What Might Have Been Doesn’t Matter
by Reviewer Rob
This is a chunk of limestone I picked up from the side of the road in a development in Palos Verdes above Rocky Point and Lunada Bay areas sometime around eight or ten years ago. In 1963 my dad was a bartender in his mid thirties working at the Plush Horse on a corner of Pacific Coast highway when he met my mom. He was living in a house on property owned by his aunt Lucilla with her lawyer husband by the beach cliffs near Rocky Point. My mom was working as a real estate agent for a female real estate broker who had a company selling houses in Rolling Hills. In the early 1960s such uppity female employment was fairly uncommon. One night after having a good week my mom took a girl’s night out with her friends to celebrate the recent sale of one of her listings.
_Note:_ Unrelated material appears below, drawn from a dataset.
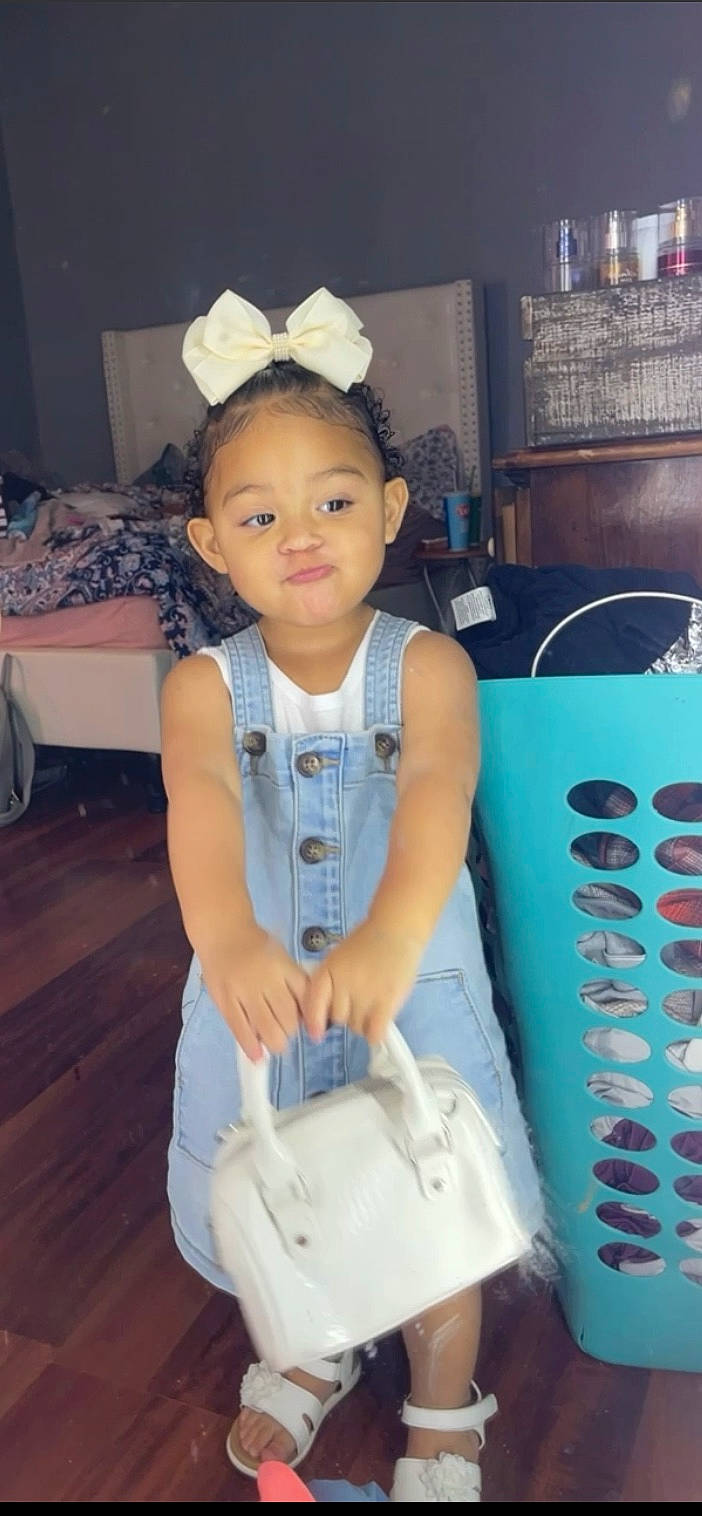 Amessia Klaire is registered to the contest to win money with this photo: baby, baby_toddler_clothing, chair, child, cool, dress, electric_blue, flash_photography, fun, hairstyle, happy, neck, organ, person, product, sitting, skin, sleeve, t_shirt, toddler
Her best friend Tilly noticed my dad was flirting with my mom and told her she should respond. Dad got mom’s number then they got married, bought a house close by, Kennedy was asassinated and then I was born in 1964.
This rock is what they call “Palos Verdes Stone” and from what I’ve been told it was prized building material for new construction and remodeling in the 20th century. No one’s probably allowed to quarry it for building material any more though because it’s Palos Verdes, of course, and the peacocks would screech.
Like several other rocks in my collection, I need to return this too. My parents sold their house near the border of Redondo and Torrance before I was one-years-old and moved to San Diego so dad could take a job offer from Horatio Vella to manage his newly built Green Onion night spot in Kearny Mesa. So although I never develop a feeling of “home” for South Bay L.A. I do recognize that like this rock I’m a product of it.
I really need to take a trip up there again and put this stone back.